RECORDS TO USE
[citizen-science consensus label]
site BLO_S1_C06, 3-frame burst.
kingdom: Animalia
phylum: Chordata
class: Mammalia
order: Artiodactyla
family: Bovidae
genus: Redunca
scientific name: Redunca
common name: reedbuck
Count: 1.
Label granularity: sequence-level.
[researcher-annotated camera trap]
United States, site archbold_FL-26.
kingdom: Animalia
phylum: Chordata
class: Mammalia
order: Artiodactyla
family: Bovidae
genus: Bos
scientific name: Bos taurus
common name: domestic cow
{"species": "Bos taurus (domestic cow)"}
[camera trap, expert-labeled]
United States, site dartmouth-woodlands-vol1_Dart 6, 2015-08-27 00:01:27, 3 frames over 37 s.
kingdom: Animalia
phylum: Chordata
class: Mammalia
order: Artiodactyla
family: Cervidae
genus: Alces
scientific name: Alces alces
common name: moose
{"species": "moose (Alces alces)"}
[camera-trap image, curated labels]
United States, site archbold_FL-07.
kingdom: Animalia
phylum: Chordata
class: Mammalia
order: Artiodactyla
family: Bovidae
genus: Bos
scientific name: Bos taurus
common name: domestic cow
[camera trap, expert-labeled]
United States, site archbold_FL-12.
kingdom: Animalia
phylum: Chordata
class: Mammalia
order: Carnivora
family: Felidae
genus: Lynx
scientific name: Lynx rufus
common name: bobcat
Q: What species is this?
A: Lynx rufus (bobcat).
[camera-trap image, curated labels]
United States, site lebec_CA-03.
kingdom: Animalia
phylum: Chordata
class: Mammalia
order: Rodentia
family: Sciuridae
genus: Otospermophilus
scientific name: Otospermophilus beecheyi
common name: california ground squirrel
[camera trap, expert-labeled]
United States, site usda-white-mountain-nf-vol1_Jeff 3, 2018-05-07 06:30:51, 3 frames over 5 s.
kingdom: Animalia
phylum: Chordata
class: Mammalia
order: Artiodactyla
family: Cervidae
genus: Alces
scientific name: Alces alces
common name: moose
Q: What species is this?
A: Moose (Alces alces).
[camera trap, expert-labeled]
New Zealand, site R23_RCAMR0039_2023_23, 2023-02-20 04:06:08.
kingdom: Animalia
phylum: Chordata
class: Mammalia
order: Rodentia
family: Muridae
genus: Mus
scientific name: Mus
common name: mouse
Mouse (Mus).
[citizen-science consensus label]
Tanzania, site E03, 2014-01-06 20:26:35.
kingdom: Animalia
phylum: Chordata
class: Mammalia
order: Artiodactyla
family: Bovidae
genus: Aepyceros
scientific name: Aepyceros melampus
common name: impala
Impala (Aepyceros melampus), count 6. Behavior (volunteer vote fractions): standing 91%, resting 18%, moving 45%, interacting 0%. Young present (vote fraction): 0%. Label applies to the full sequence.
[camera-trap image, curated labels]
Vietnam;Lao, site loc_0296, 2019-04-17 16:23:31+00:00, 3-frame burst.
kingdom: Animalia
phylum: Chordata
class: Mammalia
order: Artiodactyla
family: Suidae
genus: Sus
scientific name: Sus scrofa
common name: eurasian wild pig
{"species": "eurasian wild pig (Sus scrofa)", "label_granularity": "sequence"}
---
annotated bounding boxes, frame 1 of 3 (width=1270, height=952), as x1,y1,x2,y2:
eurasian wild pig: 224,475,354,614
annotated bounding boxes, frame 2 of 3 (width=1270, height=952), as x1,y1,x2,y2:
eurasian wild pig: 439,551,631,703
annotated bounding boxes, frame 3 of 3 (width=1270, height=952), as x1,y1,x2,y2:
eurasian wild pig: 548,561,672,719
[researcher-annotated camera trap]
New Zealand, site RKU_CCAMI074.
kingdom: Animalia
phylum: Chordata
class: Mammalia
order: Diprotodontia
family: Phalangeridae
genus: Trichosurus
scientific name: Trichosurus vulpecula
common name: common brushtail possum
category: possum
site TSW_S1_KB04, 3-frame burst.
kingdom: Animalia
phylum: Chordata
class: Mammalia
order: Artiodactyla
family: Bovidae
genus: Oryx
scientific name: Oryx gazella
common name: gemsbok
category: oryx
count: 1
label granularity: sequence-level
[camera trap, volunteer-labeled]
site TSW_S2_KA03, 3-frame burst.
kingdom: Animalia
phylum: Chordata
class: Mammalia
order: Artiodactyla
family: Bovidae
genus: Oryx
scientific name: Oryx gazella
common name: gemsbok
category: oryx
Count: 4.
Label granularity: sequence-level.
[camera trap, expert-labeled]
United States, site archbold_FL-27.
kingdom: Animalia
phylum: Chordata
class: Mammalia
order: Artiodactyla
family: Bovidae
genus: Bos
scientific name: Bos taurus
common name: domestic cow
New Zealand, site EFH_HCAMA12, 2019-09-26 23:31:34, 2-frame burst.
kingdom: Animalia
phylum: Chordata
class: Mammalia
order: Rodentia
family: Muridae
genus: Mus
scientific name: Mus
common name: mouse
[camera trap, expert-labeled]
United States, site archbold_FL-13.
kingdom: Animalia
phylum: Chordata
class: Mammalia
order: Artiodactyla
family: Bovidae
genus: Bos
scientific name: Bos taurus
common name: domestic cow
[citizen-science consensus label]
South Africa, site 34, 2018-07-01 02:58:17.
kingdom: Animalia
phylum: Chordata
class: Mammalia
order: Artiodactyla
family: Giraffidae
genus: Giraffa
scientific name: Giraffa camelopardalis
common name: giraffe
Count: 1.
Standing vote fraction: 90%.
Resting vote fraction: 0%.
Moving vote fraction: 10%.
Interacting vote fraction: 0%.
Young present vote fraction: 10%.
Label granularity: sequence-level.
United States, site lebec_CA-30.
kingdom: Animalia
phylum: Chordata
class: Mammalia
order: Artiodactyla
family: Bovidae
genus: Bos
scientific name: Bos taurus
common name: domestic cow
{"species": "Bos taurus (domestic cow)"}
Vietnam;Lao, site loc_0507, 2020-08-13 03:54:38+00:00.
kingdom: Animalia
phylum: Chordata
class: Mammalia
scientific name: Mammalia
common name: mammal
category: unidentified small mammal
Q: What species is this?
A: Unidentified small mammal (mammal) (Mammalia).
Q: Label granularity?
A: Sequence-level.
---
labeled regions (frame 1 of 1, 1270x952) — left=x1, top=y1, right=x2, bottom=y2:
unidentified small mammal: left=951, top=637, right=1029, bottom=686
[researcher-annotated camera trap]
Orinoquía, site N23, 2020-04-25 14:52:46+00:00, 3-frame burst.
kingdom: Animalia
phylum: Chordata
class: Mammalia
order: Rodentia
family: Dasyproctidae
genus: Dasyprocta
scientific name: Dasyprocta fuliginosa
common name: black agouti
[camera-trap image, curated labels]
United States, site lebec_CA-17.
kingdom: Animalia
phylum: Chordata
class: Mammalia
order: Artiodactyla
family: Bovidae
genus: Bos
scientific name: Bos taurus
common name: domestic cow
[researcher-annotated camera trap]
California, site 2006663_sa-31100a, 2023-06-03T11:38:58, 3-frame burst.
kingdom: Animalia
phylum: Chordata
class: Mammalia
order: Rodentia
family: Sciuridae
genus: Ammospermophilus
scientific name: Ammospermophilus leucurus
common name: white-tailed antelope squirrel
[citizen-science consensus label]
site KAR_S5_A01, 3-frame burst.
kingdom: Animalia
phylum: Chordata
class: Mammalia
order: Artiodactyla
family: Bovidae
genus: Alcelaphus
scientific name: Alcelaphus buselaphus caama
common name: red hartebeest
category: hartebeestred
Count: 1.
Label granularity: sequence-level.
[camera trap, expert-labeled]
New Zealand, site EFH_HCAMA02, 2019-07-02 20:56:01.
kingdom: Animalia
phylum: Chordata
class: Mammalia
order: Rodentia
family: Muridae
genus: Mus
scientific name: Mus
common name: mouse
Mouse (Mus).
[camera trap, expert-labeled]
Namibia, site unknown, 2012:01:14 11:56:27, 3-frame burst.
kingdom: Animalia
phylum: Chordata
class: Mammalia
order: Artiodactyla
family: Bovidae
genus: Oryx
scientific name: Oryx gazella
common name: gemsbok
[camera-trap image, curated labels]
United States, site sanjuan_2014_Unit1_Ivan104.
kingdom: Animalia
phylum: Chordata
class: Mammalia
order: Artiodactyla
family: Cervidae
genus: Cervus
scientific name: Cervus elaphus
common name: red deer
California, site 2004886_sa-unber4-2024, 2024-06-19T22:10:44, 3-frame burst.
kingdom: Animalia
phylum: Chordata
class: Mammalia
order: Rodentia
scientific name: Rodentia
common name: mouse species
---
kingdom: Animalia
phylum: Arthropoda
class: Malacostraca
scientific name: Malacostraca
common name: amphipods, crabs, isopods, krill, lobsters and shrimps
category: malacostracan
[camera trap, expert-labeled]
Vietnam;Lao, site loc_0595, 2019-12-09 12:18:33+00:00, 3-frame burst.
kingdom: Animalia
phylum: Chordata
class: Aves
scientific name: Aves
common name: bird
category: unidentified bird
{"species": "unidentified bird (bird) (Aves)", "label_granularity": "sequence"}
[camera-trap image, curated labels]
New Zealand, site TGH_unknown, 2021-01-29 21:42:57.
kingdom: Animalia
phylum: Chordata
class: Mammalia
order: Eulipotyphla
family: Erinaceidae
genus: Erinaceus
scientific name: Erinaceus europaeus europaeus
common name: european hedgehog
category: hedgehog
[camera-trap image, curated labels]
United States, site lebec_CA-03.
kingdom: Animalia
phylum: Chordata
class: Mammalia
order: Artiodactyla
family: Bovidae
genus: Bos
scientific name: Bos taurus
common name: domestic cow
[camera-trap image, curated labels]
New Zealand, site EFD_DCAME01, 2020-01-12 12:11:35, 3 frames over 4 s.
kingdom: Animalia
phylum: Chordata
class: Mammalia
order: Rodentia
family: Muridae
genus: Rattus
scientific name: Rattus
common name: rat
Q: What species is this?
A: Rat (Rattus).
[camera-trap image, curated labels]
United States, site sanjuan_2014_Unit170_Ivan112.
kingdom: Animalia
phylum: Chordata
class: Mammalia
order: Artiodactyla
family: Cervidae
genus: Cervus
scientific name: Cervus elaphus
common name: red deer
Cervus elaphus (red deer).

EXERCISE
Each line from the one containing "class: Aves" through the last line of the entries is to be copied exactly, with no other lines added.

REPLY
class: Aves
scientific name: Aves
common name: bird
category: unidentified bird
{"species": "unidentified bird (bird) (Aves)", "label_granularity": "sequence"}
[camera-trap image, curated labels]
New Zealand, site TGH_unknown, 2021-01-29 21:42:57.
kingdom: Animalia
phylum: Chordata
class: Mammalia
order: Eulipotyphla
family: Erinaceidae
genus: Erinaceus
scientific name: Erinaceus europaeus europaeus
common name: european hedgehog
category: hedgehog
[camera-trap image, curated labels]
United States, site lebec_CA-03.
kingdom: Animalia
phylum: Chordata
class: Mammalia
order: Artiodactyla
family: Bovidae
genus: Bos
scientific name: Bos taurus
common name: domestic cow
[camera-trap image, curated labels]
New Zealand, site EFD_DCAME01, 2020-01-12 12:11:35, 3 frames over 4 s.
kingdom: Animalia
phylum: Chordata
class: Mammalia
order: Rodentia
family: Muridae
genus: Rattus
scientific name: Rattus
common name: rat
Q: What species is this?
A: Rat (Rattus).
[camera-trap image, curated labels]
United States, site sanjuan_2014_Unit170_Ivan112.
kingdom: Animalia
phylum: Chordata
class: Mammalia
order: Artiodactyla
family: Cervidae
genus: Cervus
scientific name: Cervus elaphus
common name: red deer
Cervus elaphus (red deer).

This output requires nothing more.